[[ The records, beginning ]]
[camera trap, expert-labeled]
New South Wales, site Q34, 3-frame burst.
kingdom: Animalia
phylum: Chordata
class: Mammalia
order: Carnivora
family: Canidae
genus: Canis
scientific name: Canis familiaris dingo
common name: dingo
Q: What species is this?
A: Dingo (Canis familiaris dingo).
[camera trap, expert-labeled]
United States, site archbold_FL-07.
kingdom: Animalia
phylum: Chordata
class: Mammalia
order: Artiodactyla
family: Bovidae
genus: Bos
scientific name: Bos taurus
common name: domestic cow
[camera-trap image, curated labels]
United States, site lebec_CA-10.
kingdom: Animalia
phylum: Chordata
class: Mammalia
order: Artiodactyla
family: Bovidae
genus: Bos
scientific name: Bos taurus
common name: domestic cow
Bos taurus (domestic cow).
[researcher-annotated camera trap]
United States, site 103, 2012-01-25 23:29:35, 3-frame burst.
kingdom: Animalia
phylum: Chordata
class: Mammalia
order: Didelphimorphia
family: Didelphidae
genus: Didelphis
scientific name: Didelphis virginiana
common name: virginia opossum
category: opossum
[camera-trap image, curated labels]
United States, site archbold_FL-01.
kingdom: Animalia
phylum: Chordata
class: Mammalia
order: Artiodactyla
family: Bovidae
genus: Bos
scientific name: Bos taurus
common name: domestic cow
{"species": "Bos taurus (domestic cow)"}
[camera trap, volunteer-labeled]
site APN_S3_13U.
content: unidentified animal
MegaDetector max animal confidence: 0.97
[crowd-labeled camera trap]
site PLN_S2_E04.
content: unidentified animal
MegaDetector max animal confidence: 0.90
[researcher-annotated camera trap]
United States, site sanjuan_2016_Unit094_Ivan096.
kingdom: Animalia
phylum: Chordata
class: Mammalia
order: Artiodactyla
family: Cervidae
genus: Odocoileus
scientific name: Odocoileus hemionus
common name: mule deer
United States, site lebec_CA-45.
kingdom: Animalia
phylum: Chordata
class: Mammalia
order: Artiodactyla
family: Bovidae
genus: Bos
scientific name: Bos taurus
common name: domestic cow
[[ The records, end ]]
### What is expected
Transcribe every entry verbatim.

### Response
[camera trap, expert-labeled]
New South Wales, site Q34, 3-frame burst.
kingdom: Animalia
phylum: Chordata
class: Mammalia
order: Carnivora
family: Canidae
genus: Canis
scientific name: Canis familiaris dingo
common name: dingo
Q: What species is this?
A: Dingo (Canis familiaris dingo).
[camera trap, expert-labeled]
United States, site archbold_FL-07.
kingdom: Animalia
phylum: Chordata
class: Mammalia
order: Artiodactyla
family: Bovidae
genus: Bos
scientific name: Bos taurus
common name: domestic cow
[camera-trap image, curated labels]
United States, site lebec_CA-10.
kingdom: Animalia
phylum: Chordata
class: Mammalia
order: Artiodactyla
family: Bovidae
genus: Bos
scientific name: Bos taurus
common name: domestic cow
Bos taurus (domestic cow).
[researcher-annotated camera trap]
United States, site 103, 2012-01-25 23:29:35, 3-frame burst.
kingdom: Animalia
phylum: Chordata
class: Mammalia
order: Didelphimorphia
family: Didelphidae
genus: Didelphis
scientific name: Didelphis virginiana
common name: virginia opossum
category: opossum
[camera-trap image, curated labels]
United States, site archbold_FL-01.
kingdom: Animalia
phylum: Chordata
class: Mammalia
order: Artiodactyla
family: Bovidae
genus: Bos
scientific name: Bos taurus
common name: domestic cow
{"species": "Bos taurus (domestic cow)"}
[camera trap, volunteer-labeled]
site APN_S3_13U.
content: unidentified animal
MegaDetector max animal confidence: 0.97
[crowd-labeled camera trap]
site PLN_S2_E04.
content: unidentified animal
MegaDetector max animal confidence: 0.90
[researcher-annotated camera trap]
United States, site sanjuan_2016_Unit094_Ivan096.
kingdom: Animalia
phylum: Chordata
class: Mammalia
order: Artiodactyla
family: Cervidae
genus: Odocoileus
scientific name: Odocoileus hemionus
common name: mule deer
United States, site lebec_CA-45.
kingdom: Animalia
phylum: Chordata
class: Mammalia
order: Artiodactyla
family: Bovidae
genus: Bos
scientific name: Bos taurus
common name: domestic cow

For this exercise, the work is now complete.